» TEXTE À LIRE:
▼

ANALYSES

Les vraies raisons de la crise à Madagascar

Tribune
6 février 2009
La crise qui paralyse Madagascar depuis maintenant quinze jours n’est pas une surprise pour qui s’intéresse à ce pays. Les signaux d’alerte se multipliaient depuis deux ans et il aura fallu qu’un homme capable de fédérer les mécontents prenne la tête d’un mouvement d’opposition éclaté. Pour beaucoup, l’opposition tient une responsabilité certaine dans la situation actuelle tant elle est restée prisonnière de ses propres luttes intestines. En 2005 déjà, le CRN, plate-forme de l’opposition, annonçait la constitution d’un gouvernement de transition. Il n’en a rien été, chacun laissant l’autre prendre la responsabilité d’un telle démarche. L’opposition à Madagascar n’a par la suite brillé que par sa parcellisation lors des élections présidentielles de décembre 2006 et des législatives de septembre 2007, où aucun front commun n’a pu être constitué. Le résultat a été une réélection du Président de la République malgache avec une Assemblée Nationale dont il contrôle 108 des 127 sièges!

▲

» OBJECTIF DU TRAVAIL: Indiquez si chacune des affirmations suivantes est conforme au texte sur la crise à Madagascar, en répondant par oui ou par non et en citant les mots décisifs du texte : (a) la crise paralyse Madagascar depuis quinze jours ; (b) en 2005, le CRN a effectivement constitué un gouvernement de transition ; (c) le Président de la République contrôle 108 des 127 sièges de l’Assemblée Nationale. Les données ci-après n’ont aucun lien avec le texte.

» DONNÉES FOURNIES:
▼

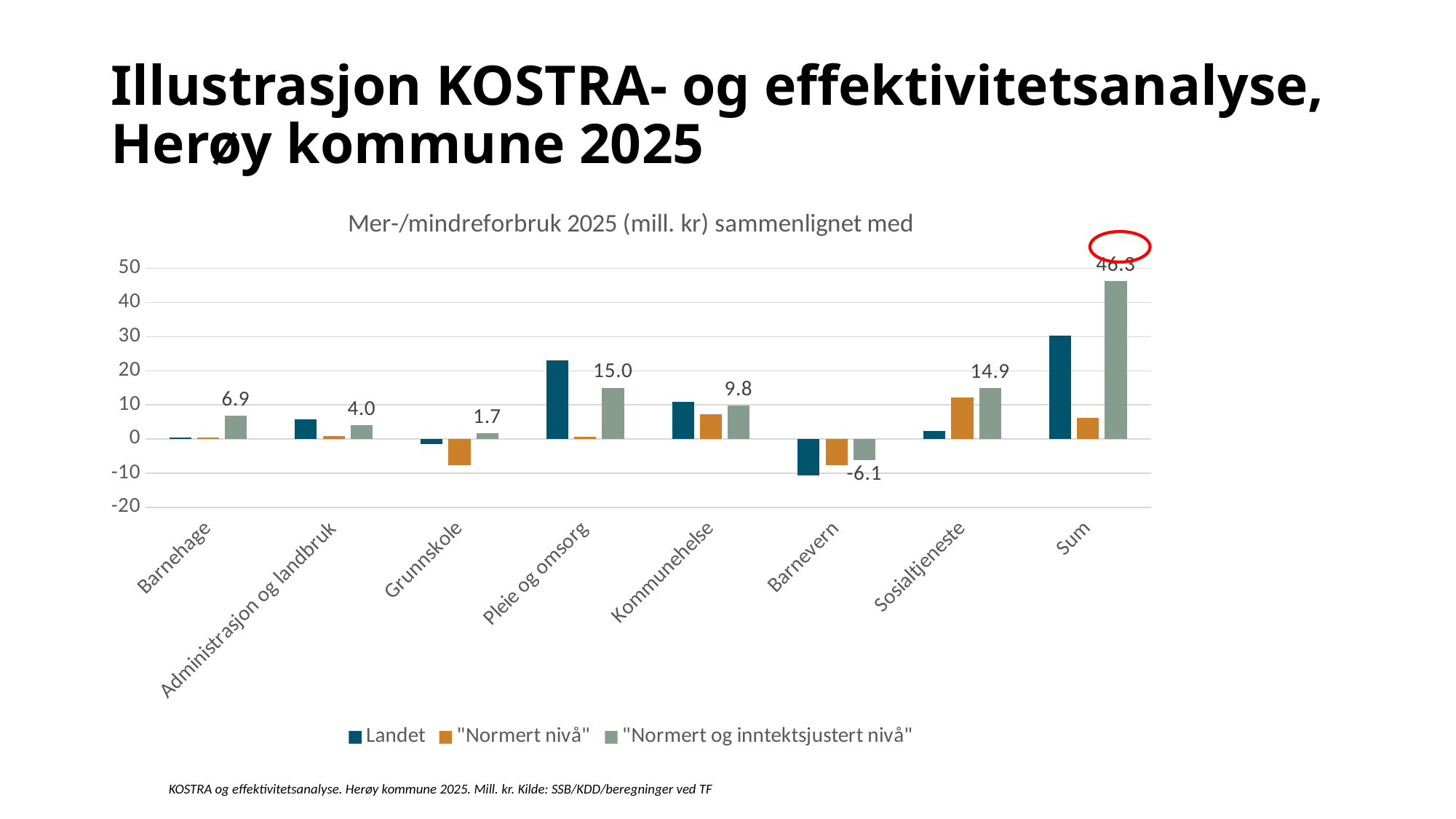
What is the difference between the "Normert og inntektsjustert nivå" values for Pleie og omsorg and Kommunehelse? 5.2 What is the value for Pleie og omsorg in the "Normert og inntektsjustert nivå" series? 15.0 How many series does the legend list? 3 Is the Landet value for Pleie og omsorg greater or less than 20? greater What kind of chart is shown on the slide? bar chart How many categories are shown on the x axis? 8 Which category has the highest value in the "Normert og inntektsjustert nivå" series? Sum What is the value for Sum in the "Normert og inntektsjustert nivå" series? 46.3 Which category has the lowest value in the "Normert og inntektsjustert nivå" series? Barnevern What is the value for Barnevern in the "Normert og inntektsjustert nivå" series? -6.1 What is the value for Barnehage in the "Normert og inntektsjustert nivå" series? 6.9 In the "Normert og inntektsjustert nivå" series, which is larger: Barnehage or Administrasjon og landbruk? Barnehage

▲
▼

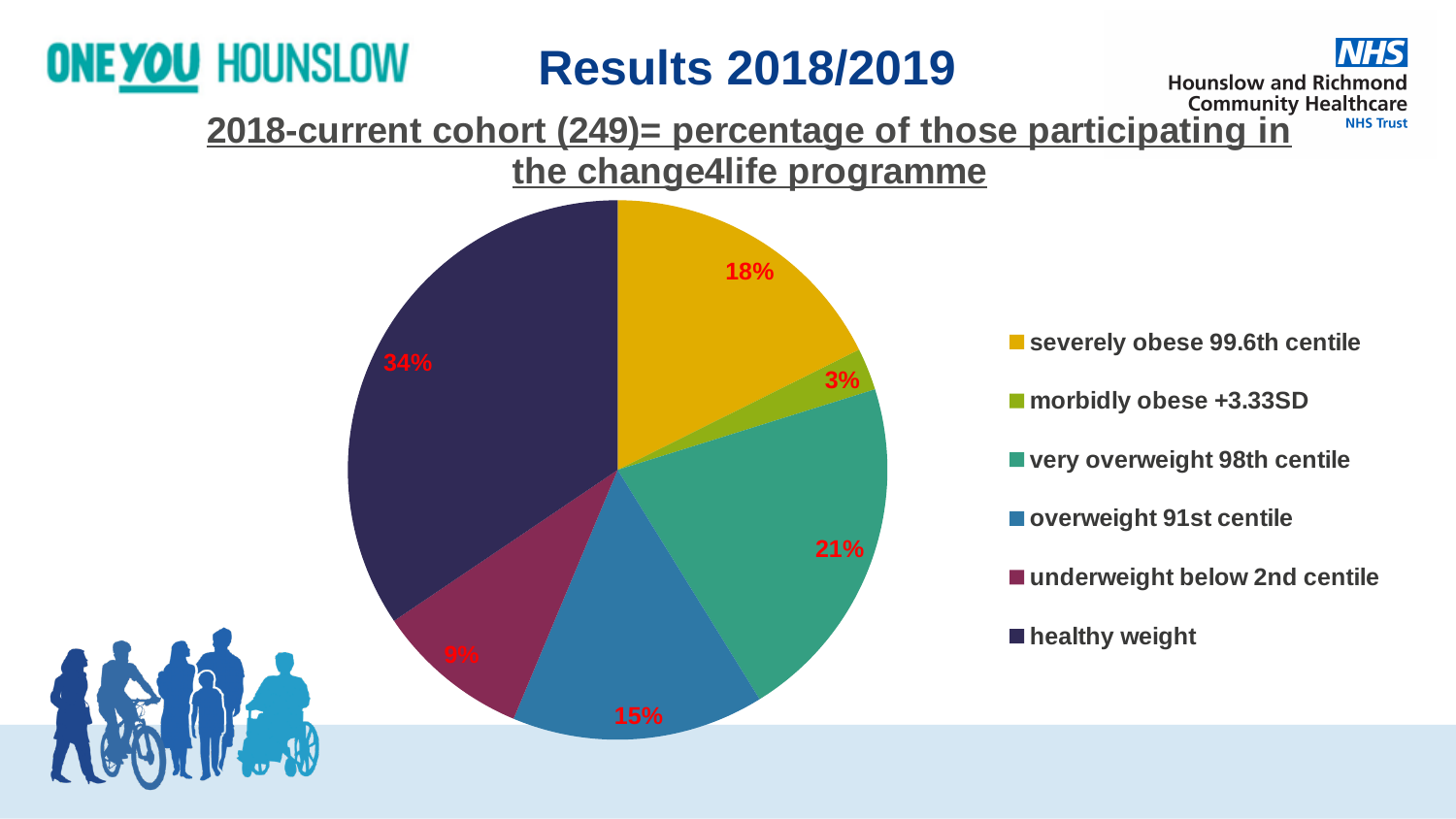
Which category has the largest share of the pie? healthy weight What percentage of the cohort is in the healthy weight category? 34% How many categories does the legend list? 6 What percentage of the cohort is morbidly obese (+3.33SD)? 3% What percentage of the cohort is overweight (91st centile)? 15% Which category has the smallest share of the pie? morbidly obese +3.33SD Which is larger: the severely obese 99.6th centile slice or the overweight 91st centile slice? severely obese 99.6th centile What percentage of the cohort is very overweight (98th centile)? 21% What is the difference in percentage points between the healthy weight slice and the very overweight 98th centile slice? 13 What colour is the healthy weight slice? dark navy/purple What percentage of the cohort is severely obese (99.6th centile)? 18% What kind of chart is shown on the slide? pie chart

▲

» RÉPONSE ATTENDUE:
(a) Oui : « La crise qui paralyse Madagascar depuis maintenant quinze jours ».
(b) Non : « Il n’en a rien été ».
(c) Oui : « une Assemblée Nationale dont il contrôle 108 des 127 sièges ».